Two Local Enquiries - Mercury October 2012
When I put myself up for election last year, I said I was against a superstore on Wentworth Street Car Park, in favour of the redevelopment of the Cattle Market, and of the relocation of the Livestock Market. I pledged to oppose more than 1,000 new houses over the next fifteen years, and I thought the amount of new employment land to be allocated should not exceed 27.9 hectares.
So what have I done about this?
Last month there have been two major public enquiries, the first being the appeal against the Council’s refusal of permission for the redevelopment of the Cattle Market area, and the second being the hearing into the draft Ryedale District Plan.
I supported the Fitzwilliam Estate’s Cattle Market appeal, and asked the inspector to require the Estate to set aside a substantial sum of money to assist with the relocation of the Cattle Market. We don’t have the inspector’s decision yet, but the Council made some very important admissions during cross-examination by the Estate’s barrister which forced them to admit that their decision to grant permission for Wentworth Street Car Park was badly flawed and would have to be referred back to committee. It now looks unlikely that there will be a superstore on the car park.

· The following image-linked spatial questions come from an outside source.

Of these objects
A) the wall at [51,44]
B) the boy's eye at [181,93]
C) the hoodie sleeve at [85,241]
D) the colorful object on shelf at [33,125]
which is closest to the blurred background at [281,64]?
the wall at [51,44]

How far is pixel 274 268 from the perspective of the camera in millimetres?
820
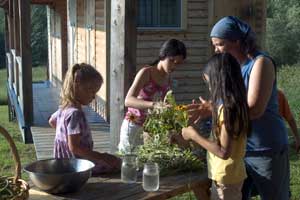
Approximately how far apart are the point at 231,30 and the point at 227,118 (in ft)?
1.81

I have also spent two weeks at the hearing into the draft Ryedale District Plan. Enquiries of this kind are not easy, as the debate involves several wheel-barrow loads of long technical documents, and it is difficult for anyone who is not an expert to work out which are the key documents which one needs to focus on. Fortunately, I do have some of this expertise as a result of a previous life doing planning advocacy, but even so the process has been far from easy.
It is difficult to summarise the issues in a very brief article, and no doubt I will be accused of over-simplification. Basically, what the draft plan does is to tie up most of Ryedale with environmental constraints which will virtually prevent any development outside the market towns and a few service villages, and will dump 50% of all new housing and 80% (out of 44ha) of all new factory development on Malton and Norton. The objective is clearly to preserve the rest of Ryedale in aspic, whilst urbanising Malton and Norton, so that the character of the settlement as a country market town is changed forever.

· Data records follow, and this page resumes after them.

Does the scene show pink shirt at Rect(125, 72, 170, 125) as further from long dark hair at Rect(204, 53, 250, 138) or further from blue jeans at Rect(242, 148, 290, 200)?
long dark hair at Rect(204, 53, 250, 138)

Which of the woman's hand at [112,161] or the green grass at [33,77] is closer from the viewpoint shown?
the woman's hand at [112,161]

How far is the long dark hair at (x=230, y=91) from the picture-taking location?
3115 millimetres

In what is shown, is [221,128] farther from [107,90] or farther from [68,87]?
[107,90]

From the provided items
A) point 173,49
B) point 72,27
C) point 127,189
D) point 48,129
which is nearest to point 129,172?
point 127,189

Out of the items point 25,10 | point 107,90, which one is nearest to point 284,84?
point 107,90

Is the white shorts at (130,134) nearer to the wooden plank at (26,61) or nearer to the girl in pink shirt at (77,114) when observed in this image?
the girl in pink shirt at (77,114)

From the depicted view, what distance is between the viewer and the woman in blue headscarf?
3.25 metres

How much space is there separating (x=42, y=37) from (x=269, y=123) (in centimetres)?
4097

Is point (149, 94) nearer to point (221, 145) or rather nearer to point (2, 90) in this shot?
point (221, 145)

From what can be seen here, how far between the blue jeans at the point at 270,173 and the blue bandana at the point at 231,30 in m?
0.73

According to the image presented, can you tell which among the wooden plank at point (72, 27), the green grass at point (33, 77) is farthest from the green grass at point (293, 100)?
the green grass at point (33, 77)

I have argued strongly against this. I have taken as my guide the Malton and Norton Neighbourhood Plan, which accepts 1,000 new houses only, and 19ha of new employment land at Malton and Norton. There is not the room to set out the arguments here as they are highly technical. However, to be brief, I have suggested that the plan is unsound because it does not meet the “objectively assessed needs” (as defined by the government) of the country areas by restricting growth there, and that therefore the country villages should accept some new market-led housing development so as to take the pressure off Malton and Norton.

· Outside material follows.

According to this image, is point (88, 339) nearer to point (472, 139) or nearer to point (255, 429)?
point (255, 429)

The plan does not specifically allocate the Eden Road area as a new science and technology business park, but it does give the green light for this, even though the latest Employment Land Review Update gives little support. I know this is a site which deeply concerns the residents of Old Malton. I have therefore argued that land for new science and technology businesses should be found on existing industrial estates or by extending them. Ryedale should assess the take up of these, before looking to set up a new business park.
It will be some time before the outcome of the hearing is known.